Visual spatial reasoning items:
## Start

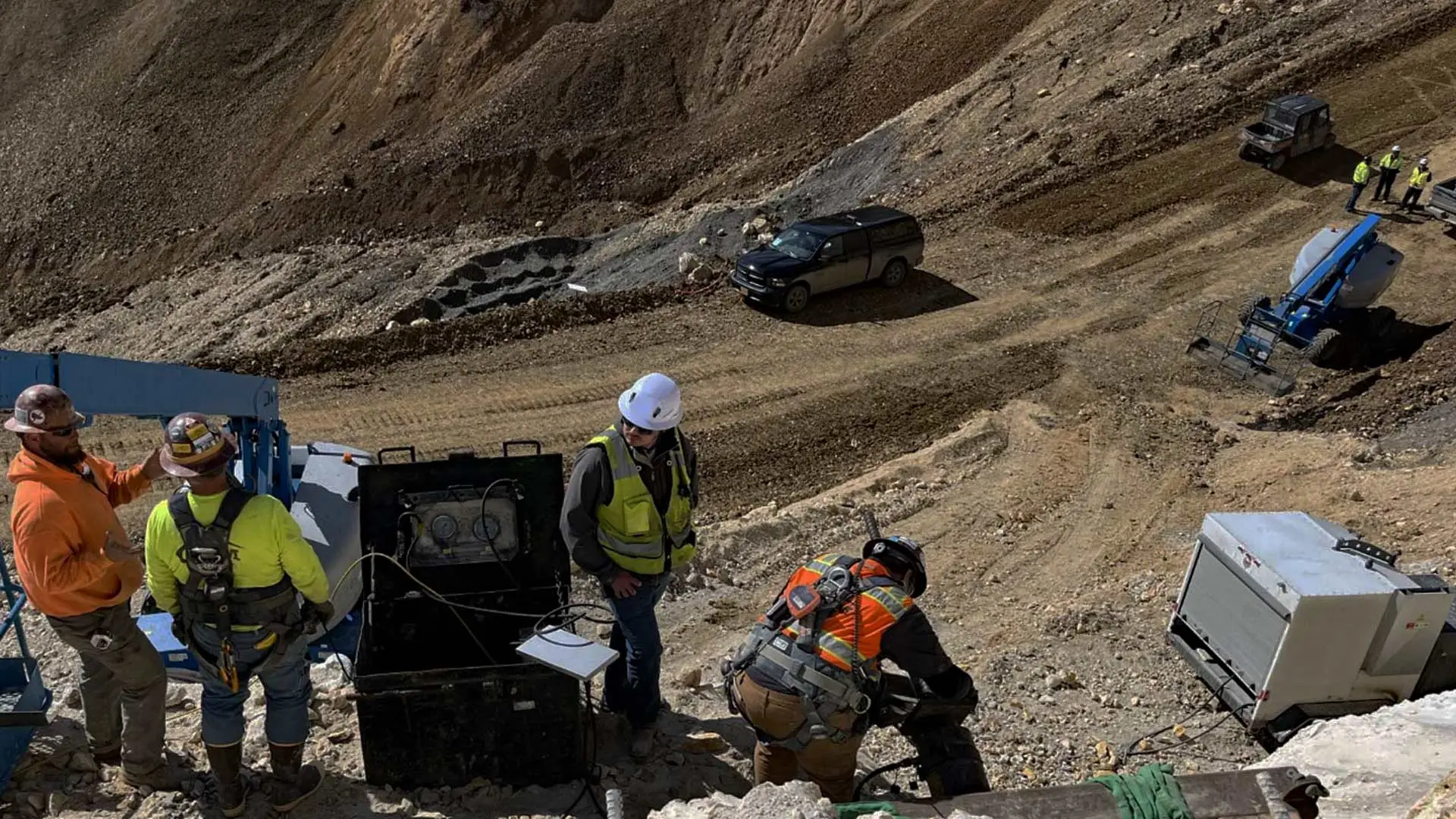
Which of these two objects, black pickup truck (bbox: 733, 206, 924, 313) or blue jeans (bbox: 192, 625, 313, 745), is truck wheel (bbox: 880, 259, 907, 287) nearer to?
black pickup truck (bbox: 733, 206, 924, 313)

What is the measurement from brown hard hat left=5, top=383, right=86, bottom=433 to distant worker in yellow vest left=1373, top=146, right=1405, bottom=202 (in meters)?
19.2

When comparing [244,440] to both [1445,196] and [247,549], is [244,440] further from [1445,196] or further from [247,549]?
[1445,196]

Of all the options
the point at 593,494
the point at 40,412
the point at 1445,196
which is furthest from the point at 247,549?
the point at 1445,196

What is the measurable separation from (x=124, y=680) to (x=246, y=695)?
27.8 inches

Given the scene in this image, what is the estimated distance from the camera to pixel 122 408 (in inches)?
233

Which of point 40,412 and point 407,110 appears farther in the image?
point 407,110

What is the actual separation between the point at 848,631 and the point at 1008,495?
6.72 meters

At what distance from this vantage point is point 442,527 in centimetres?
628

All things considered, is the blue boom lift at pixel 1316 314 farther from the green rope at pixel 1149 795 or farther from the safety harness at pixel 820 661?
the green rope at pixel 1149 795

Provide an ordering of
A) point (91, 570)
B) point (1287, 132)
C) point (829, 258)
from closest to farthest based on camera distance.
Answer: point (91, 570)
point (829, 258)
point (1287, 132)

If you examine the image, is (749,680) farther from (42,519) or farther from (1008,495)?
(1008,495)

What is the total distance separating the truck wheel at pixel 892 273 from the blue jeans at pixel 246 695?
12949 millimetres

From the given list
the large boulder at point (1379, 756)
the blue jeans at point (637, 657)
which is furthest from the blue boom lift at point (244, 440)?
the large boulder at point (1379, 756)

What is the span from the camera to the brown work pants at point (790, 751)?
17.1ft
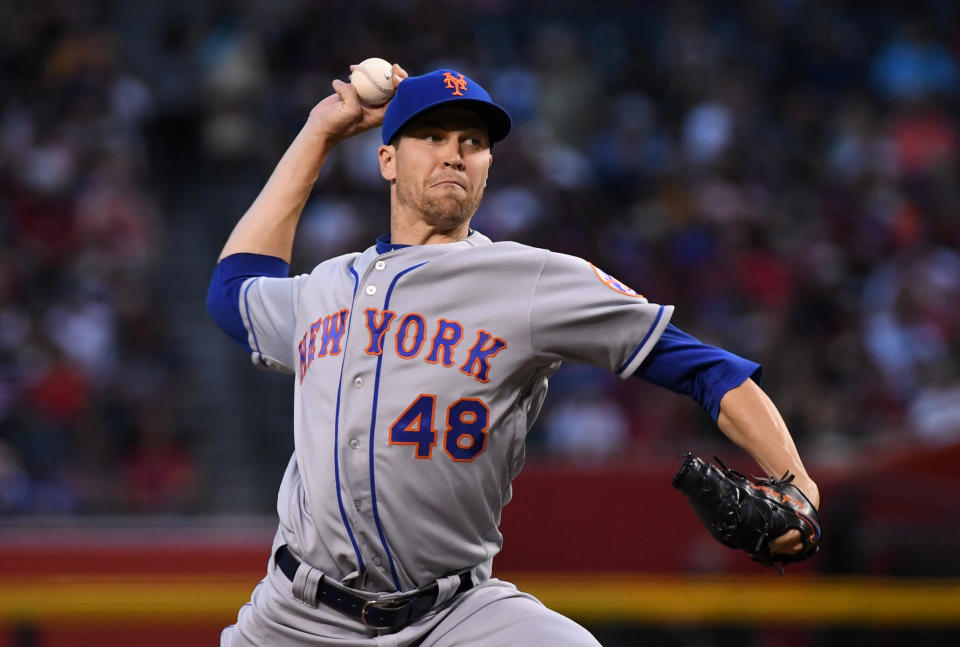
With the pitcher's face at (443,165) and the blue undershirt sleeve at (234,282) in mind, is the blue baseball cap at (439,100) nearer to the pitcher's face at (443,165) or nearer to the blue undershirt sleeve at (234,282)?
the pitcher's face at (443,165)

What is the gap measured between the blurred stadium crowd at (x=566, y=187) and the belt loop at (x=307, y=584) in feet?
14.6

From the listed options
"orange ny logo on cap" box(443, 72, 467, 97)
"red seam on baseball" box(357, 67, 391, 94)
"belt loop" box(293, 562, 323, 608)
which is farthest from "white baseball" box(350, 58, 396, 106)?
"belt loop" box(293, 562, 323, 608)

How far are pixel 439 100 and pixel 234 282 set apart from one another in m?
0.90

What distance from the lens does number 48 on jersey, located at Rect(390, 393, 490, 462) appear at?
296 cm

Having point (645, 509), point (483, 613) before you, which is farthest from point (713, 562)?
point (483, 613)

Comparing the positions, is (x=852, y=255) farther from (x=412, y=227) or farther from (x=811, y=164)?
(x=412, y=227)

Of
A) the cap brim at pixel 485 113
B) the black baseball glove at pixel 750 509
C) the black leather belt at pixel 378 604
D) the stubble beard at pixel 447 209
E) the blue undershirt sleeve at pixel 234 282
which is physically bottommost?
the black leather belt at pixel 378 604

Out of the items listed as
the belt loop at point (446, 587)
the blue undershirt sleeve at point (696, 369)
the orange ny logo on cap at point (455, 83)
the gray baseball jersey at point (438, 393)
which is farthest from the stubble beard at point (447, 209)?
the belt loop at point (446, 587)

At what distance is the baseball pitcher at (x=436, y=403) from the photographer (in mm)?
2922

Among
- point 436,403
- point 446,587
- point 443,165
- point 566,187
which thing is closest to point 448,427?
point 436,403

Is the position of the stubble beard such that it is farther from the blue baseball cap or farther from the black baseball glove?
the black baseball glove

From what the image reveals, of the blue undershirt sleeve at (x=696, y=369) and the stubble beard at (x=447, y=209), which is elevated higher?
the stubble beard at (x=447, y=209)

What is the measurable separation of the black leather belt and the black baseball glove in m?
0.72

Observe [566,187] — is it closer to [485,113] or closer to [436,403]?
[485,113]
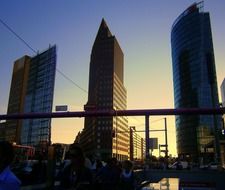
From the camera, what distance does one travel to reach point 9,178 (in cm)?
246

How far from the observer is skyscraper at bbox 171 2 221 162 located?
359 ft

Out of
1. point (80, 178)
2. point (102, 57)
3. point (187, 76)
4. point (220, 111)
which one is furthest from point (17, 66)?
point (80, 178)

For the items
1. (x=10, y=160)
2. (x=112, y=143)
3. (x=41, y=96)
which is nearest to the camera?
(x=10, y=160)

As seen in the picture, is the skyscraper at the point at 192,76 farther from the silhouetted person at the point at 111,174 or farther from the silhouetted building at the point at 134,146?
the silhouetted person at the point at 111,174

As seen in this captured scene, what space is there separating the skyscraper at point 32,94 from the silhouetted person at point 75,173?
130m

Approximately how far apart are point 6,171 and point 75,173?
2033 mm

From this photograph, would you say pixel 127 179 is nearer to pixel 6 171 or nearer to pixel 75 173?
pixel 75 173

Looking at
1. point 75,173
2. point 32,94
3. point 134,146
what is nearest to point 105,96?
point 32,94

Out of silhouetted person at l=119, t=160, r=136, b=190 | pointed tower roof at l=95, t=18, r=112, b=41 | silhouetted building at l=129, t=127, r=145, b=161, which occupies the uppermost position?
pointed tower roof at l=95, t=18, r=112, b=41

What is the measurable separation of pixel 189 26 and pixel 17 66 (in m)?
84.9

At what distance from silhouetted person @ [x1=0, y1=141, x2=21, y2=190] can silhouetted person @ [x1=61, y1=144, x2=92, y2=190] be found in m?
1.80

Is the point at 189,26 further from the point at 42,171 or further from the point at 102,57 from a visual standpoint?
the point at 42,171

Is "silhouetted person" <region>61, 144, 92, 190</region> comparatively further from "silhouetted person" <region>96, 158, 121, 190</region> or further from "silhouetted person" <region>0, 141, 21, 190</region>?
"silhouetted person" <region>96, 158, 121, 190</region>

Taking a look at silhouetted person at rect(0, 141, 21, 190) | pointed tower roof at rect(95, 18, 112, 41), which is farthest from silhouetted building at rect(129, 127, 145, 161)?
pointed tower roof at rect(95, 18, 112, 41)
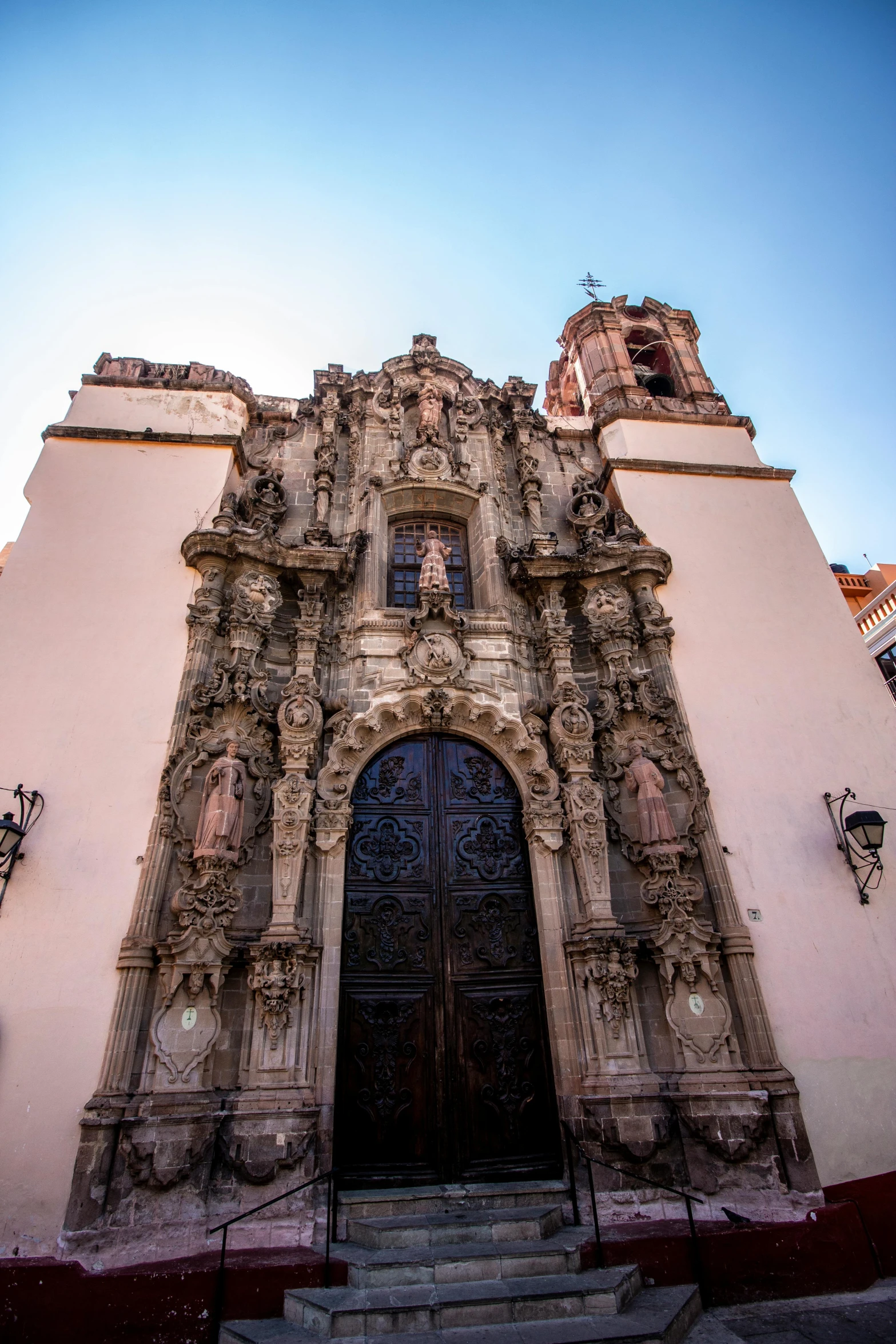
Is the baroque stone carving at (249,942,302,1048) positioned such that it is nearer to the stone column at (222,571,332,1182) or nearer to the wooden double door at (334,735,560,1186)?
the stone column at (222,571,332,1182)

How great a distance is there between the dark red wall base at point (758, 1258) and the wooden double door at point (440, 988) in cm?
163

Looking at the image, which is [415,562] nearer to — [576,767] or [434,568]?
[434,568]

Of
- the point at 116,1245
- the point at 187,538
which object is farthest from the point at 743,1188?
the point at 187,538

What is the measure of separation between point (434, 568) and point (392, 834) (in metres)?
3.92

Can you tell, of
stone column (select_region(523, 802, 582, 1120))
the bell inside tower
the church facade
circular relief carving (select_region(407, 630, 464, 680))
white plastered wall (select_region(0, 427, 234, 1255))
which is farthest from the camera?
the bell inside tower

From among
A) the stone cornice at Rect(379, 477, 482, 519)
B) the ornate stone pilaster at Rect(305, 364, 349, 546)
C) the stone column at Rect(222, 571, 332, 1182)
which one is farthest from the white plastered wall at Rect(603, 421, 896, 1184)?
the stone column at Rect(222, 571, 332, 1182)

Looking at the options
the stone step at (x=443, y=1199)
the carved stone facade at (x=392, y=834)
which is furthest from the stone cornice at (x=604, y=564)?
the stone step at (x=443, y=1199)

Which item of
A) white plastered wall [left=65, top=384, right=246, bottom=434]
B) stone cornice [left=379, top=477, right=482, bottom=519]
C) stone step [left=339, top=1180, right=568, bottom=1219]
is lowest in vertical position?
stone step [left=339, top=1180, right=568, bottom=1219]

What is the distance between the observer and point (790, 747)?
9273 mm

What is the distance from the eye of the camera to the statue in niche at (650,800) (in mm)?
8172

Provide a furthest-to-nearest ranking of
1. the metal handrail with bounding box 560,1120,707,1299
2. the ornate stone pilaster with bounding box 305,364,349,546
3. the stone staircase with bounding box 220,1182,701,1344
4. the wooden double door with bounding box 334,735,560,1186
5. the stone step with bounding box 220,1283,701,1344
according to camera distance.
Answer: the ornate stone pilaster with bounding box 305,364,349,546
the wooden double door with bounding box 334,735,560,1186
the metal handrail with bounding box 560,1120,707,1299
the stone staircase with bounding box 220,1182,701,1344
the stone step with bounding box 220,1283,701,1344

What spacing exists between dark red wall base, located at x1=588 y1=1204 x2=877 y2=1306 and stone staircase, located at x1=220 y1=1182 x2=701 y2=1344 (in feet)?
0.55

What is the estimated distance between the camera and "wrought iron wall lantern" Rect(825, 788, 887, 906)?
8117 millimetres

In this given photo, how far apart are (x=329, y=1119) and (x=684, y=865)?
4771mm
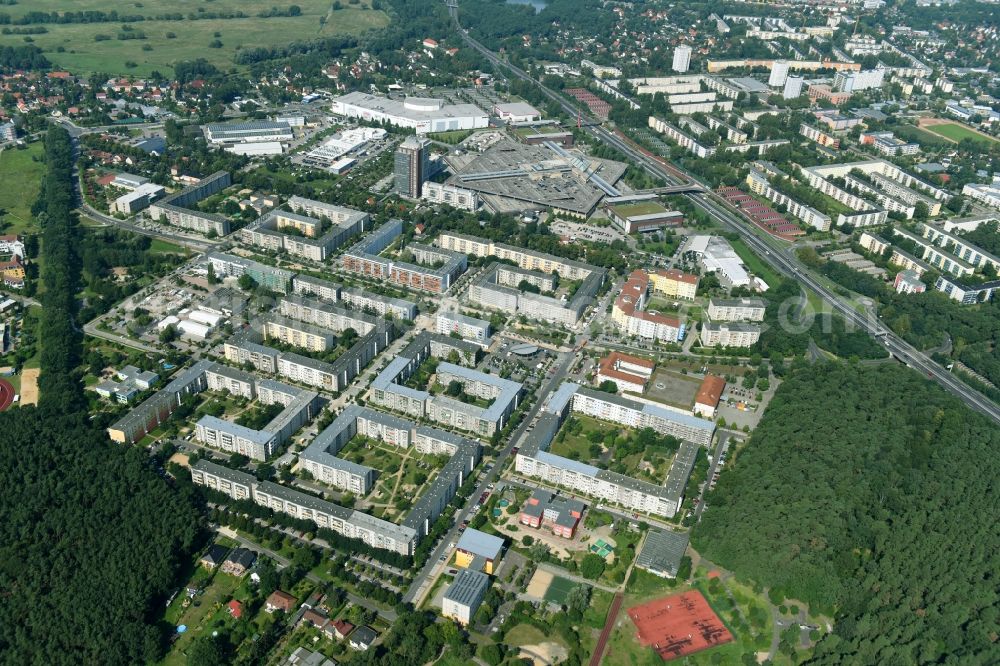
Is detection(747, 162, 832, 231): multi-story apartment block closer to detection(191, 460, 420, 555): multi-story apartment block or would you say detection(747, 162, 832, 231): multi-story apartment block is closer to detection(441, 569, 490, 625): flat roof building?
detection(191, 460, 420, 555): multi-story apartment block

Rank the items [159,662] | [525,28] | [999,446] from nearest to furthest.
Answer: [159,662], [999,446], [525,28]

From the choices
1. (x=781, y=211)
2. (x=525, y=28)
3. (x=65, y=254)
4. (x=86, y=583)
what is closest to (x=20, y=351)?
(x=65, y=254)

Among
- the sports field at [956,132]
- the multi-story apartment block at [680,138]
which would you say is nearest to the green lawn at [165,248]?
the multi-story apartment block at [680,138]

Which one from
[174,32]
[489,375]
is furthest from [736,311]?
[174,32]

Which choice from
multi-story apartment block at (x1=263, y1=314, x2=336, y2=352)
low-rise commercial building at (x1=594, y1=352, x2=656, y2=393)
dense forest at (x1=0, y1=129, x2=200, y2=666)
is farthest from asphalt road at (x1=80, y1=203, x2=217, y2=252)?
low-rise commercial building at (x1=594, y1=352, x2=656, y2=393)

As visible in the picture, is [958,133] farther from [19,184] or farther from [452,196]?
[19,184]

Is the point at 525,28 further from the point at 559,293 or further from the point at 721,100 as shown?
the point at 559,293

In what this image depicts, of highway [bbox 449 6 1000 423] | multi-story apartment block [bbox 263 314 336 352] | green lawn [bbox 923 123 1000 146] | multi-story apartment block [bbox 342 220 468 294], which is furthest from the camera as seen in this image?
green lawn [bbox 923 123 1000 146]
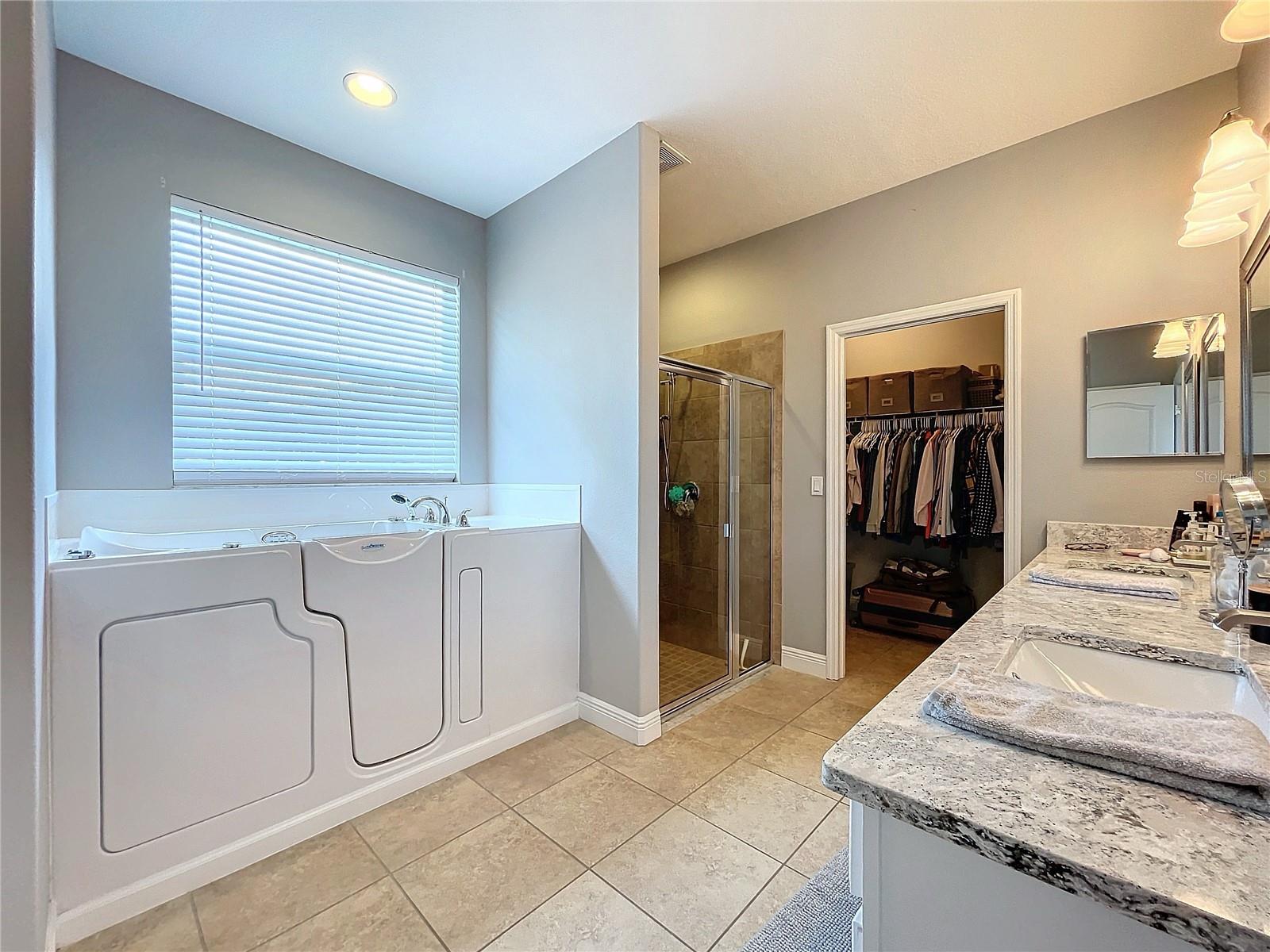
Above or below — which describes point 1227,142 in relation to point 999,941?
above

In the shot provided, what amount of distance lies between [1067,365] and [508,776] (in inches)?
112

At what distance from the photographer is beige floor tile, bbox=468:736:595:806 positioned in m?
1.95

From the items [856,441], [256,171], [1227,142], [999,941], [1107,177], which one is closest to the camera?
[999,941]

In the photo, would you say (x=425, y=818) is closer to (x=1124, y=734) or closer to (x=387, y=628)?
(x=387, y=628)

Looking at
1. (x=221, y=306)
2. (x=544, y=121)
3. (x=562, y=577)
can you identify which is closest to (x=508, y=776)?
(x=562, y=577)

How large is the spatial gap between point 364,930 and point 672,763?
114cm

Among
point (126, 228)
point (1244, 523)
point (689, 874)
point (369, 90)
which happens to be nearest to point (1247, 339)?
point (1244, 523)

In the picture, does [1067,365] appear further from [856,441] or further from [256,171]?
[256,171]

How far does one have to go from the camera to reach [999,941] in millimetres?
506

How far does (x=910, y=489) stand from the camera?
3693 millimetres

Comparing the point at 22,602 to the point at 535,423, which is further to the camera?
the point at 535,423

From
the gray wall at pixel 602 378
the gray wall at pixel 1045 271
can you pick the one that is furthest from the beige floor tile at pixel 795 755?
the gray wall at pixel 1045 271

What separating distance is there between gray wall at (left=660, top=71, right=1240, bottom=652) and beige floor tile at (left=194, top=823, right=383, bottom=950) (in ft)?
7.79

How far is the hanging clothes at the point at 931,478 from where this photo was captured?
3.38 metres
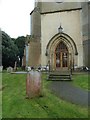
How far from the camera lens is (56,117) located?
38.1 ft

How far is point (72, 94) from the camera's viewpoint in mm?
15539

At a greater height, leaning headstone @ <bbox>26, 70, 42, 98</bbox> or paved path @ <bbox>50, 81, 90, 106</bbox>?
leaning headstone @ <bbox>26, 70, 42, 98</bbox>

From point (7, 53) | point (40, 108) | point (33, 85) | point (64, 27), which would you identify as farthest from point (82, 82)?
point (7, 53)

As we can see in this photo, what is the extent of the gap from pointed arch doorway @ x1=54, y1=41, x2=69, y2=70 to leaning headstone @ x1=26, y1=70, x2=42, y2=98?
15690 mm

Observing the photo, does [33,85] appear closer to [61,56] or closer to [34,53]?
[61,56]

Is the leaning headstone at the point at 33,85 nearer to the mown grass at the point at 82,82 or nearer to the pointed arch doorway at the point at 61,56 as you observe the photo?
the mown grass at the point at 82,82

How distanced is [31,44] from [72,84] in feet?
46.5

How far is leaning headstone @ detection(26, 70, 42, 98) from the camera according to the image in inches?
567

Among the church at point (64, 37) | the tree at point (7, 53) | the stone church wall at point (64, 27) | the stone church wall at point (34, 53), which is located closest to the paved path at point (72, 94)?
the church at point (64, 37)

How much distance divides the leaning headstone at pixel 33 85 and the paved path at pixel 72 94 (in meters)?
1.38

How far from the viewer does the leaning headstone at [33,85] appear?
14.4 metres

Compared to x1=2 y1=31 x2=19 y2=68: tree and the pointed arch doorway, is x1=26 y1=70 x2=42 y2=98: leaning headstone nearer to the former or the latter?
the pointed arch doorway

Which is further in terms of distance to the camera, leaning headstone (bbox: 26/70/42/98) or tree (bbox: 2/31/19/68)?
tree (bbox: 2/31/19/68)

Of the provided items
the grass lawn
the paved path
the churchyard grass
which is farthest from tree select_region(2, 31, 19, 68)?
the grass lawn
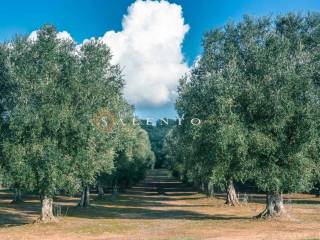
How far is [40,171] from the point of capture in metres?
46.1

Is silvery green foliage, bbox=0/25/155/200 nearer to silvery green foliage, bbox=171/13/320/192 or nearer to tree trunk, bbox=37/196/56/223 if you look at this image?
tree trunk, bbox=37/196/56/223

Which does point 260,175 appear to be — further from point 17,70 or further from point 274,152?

## End

DIRECTIVE. Starting at the line containing "Compared to x1=2", write out each line through the last one in the listing above, inclusive, and nothing else. Pictures are excluded from the copy.

FULL ANSWER.
Compared to x1=2 y1=31 x2=19 y2=68: tree and the pointed arch doorway, is x1=26 y1=70 x2=42 y2=98: leaning headstone nearer to the former or the latter?
the pointed arch doorway

Which is further in terms of distance to the camera, leaning headstone (bbox: 26/70/42/98) or tree (bbox: 2/31/19/68)?
tree (bbox: 2/31/19/68)

Of the provided items
the grass lawn
the paved path
the churchyard grass
which is farthest from tree select_region(2, 31, 19, 68)?
the grass lawn
How far is [40,171] from the point of capture in metres?
46.1

Is silvery green foliage, bbox=0/25/155/200 nearer to silvery green foliage, bbox=171/13/320/192 or nearer to tree trunk, bbox=37/196/56/223 if you look at this image?
tree trunk, bbox=37/196/56/223

Which does point 260,175 appear to be — further from point 17,70 or further from point 274,152?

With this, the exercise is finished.